Up to 40 percent of the estimated $10 trillion U.S. economy is affected by weather and climate each year. The National Aeronautics and Space Administration (NASA) and the National Oceanic and Atmospheric Administration (NOAA) are the two U.S. agencies with primary responsibility for developing technology related to earth observation (e.g., the design and operation of weather satellites) and meteorological monitoring.

Meteorology is a science that studies the processes and phenomena of the atmosphere. Meteorology consists of many areas: physical meteorology, dealing with physical aspects of the atmosphere such as rain or cloud formation; synoptic meteorology, the analysis and forecast of large-scale weather systems; dynamic meteorology, which is based on the laws of theoretical physics; climatology, the study of the climate of an area; aviation meteorology, researching weather information for aviation; atmospheric chemistry, examining the chemical composition and processes in the atmosphere; atmospheric optics, analyzing the optical phenomena of the atmosphere such as halos or rainbows; or agricultural meteorology, studying the relationship between weather and vegetation.

In his book Meteorologica, written c. 340 b.c., Greek philosopher and scientist Aristotle (384–322 b.c.) was the first to record the use of the term meteorology. Aristotle's work summarized the knowledge of the day concerning atmospheric phenomena. He speculatively wrote about clouds, rain, snow, wind, and climatic changes, and although many of his findings later proved to be incorrect, many of them were insightful.

The fourteenth-century invention of weather measuring instruments made scientific study of atmospheric phenomena possible, but it was the seventeenth century inventions of the thermometer, barometer (a device used to measure atmospheric pressure), and anemometer (a device used for measuring wind speed) that laid the foundation for modern meteorological observation. In 1802, the first cloud classification system was formulated, and in 1805, a wind scale was first introduced. These measuring instruments and new ideas made possible the gathering of actual data from the atmosphere that, in turn, provided the basis for the advancement of scientific theories involving atmospheric structure, properties (pressure, temperature, humidity, etc.), and governing physical laws.

In the early 1840s, the first weather forecasting services started with ability to transmit observational data via telegraph. At that time, meteorology was still in the descriptive phase, still on an empirical basis with few scientific theories.

Meteorological science was spurred by World War I military demands. Norwegian physicist Vilhelm Bjerknes (1862–1951) introduced a modern meteorological theory stating that weather patterns in the temperate middle latitudes are the results of the interaction between warm and cold air masses. His description of atmospheric phenomena and forecasting techniques were based on the laws of physics and provided a template for modern dynamic meteorological modeling. By assuming a given set of atmospheric conditions to which were applied governing physical laws, meteorologists could make predictions about future weather and climatic conditions.

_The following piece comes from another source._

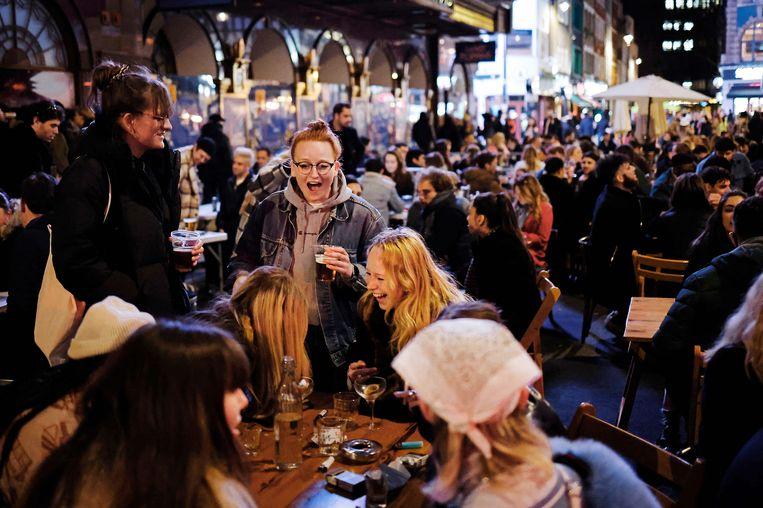 Pubs en restaurants mogen in Engeland sinds 12 april weer de terrassen openen. Beeld AFP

By the 1940s, upper-level measurements of pressure, temperature, wind, and humidity provided detailed insight into the vertical properties of the atmosphere. In the 1940s, Englishman R. C. Sutcliffe and Swede S. Peterssen developed three-dimensional analysis and forecasting methods. American military pilots flying above the Pacific during World War II discovered a strong stream of air rapidly flowing from west to east, which became known as the jet stream—an important factor in the movement of air masses. Weather radar first came into use in the United

States in 1949 with the efforts of Horace Byers (1906–1998) and R. R. Braham. Conventional weather radar shows precipitation location and intensity. Ultimately, the development of radar, rockets, and satellites greatly improved data collection and weather forecasting.

In 1946, the process of cloud seeding made possible early weather modification experiments. In the 1950s, radar became important for detecting precipitation of a remote area. Also in the 1950s, with the invention of the computer, weather forecasting became not only quicker but also more reliable, because the computers could more rapidly solve the mathematical equations of atmospheric models. In 1960, the first meteorological satellite was launched.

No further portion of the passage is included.